Exercise - Can you reproduce every one of the lines below word for word, without changing anything?

=-=-=-=-=

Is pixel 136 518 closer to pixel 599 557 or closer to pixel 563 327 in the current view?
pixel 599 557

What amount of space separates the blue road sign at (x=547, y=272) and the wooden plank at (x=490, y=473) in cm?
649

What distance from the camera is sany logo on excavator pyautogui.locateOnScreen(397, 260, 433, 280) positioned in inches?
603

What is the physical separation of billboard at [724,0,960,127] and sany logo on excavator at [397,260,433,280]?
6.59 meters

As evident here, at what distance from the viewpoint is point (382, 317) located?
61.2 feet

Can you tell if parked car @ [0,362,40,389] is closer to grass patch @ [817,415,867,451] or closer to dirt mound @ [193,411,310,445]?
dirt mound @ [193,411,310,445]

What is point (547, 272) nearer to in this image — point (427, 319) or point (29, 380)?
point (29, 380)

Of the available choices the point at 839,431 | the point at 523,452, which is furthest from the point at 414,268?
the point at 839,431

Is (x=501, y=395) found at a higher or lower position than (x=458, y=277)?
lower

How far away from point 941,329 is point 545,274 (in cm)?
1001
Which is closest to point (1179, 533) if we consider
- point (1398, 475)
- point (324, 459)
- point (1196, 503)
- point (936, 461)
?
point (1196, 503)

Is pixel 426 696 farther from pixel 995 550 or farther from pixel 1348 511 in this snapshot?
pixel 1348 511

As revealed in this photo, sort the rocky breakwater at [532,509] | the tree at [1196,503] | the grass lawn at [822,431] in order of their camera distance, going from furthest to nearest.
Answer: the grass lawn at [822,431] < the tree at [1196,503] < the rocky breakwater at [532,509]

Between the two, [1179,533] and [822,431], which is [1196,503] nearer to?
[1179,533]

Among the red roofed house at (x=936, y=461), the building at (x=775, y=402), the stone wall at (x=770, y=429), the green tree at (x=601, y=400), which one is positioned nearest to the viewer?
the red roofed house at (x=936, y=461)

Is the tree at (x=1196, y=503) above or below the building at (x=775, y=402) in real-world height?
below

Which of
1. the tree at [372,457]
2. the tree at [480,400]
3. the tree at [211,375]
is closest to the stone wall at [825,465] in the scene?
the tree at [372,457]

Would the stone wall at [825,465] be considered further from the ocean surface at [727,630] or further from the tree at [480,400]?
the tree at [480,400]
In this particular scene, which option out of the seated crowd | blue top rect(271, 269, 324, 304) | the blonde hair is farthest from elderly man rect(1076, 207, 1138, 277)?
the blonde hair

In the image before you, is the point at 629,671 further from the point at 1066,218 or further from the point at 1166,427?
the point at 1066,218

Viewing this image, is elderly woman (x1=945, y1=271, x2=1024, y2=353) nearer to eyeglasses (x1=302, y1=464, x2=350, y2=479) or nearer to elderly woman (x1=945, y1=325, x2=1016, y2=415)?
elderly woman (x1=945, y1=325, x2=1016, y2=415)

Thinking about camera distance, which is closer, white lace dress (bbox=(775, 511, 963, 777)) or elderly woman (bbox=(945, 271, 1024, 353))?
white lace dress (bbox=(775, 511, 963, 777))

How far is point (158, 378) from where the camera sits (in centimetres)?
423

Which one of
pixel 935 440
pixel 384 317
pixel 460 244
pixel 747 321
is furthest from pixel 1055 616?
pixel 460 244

=-=-=-=-=

Task result -
Is pixel 136 518 closer to pixel 599 557 or closer to pixel 563 327 in the current view?
pixel 599 557

What amount of space separates the blue road sign at (x=547, y=272) and the wooden plank at (x=490, y=473) in cm?
649

What distance from the camera is sany logo on excavator pyautogui.locateOnScreen(397, 260, 433, 280) positioned in inches?
603

What is the physical separation of billboard at [724,0,960,127] and sany logo on excavator at [397,260,433,280]?
6.59 meters

As evident here, at what distance from the viewpoint is point (382, 317) located?
61.2 feet

Can you tell if parked car @ [0,362,40,389] is closer to grass patch @ [817,415,867,451] or closer to dirt mound @ [193,411,310,445]?
dirt mound @ [193,411,310,445]

What is point (547, 272) nearer to in this image — point (427, 319) or point (29, 380)?
point (29, 380)

Of the available choices the point at 839,431 | the point at 523,452, which is furthest from the point at 414,268?
the point at 839,431

Is (x=501, y=395) found at a higher or lower position than (x=458, y=277)?
lower

How far away from point 941,329 is point 545,274 (in cm)?
1001
Which is closest to point (1179, 533) if we consider
- point (1398, 475)
- point (324, 459)
- point (1196, 503)
- point (936, 461)
?
point (1196, 503)

Is pixel 426 696 farther from pixel 995 550 or farther from pixel 1348 511 in this snapshot?
pixel 1348 511

As revealed in this photo, sort the rocky breakwater at [532,509] | the tree at [1196,503] | the grass lawn at [822,431] in order of their camera distance, going from furthest to nearest.
Answer: the grass lawn at [822,431] < the tree at [1196,503] < the rocky breakwater at [532,509]

Between the two, [1179,533] and [822,431], which is [1196,503] nearer to?
[1179,533]

Among the red roofed house at (x=936, y=461), the building at (x=775, y=402), the stone wall at (x=770, y=429), the green tree at (x=601, y=400), which one is positioned nearest to the viewer?
the red roofed house at (x=936, y=461)

Is the tree at (x=1196, y=503) above or below the building at (x=775, y=402) in real-world height?
below

Which of
1. the tree at [372,457]
2. the tree at [480,400]
3. the tree at [211,375]
is closest to the stone wall at [825,465] in the scene?
the tree at [372,457]

Would the stone wall at [825,465] be considered further from the ocean surface at [727,630] or further from the tree at [480,400]?
the tree at [480,400]
In this particular scene, which option out of the seated crowd | blue top rect(271, 269, 324, 304) | the blonde hair is farthest from elderly man rect(1076, 207, 1138, 277)?
the blonde hair

In the image before you, is the point at 629,671 further from the point at 1066,218 or further from the point at 1166,427?
the point at 1066,218

Viewing this image, is elderly woman (x1=945, y1=271, x2=1024, y2=353) nearer to eyeglasses (x1=302, y1=464, x2=350, y2=479) or nearer to elderly woman (x1=945, y1=325, x2=1016, y2=415)?
elderly woman (x1=945, y1=325, x2=1016, y2=415)

Thinking about camera distance, which is closer, white lace dress (bbox=(775, 511, 963, 777)) or elderly woman (bbox=(945, 271, 1024, 353))?
white lace dress (bbox=(775, 511, 963, 777))

How far is point (158, 378) from where the camera sits (in centimetres)?
423

Which one of
pixel 935 440
pixel 384 317
pixel 460 244
pixel 747 321
is furthest from pixel 1055 616?
pixel 460 244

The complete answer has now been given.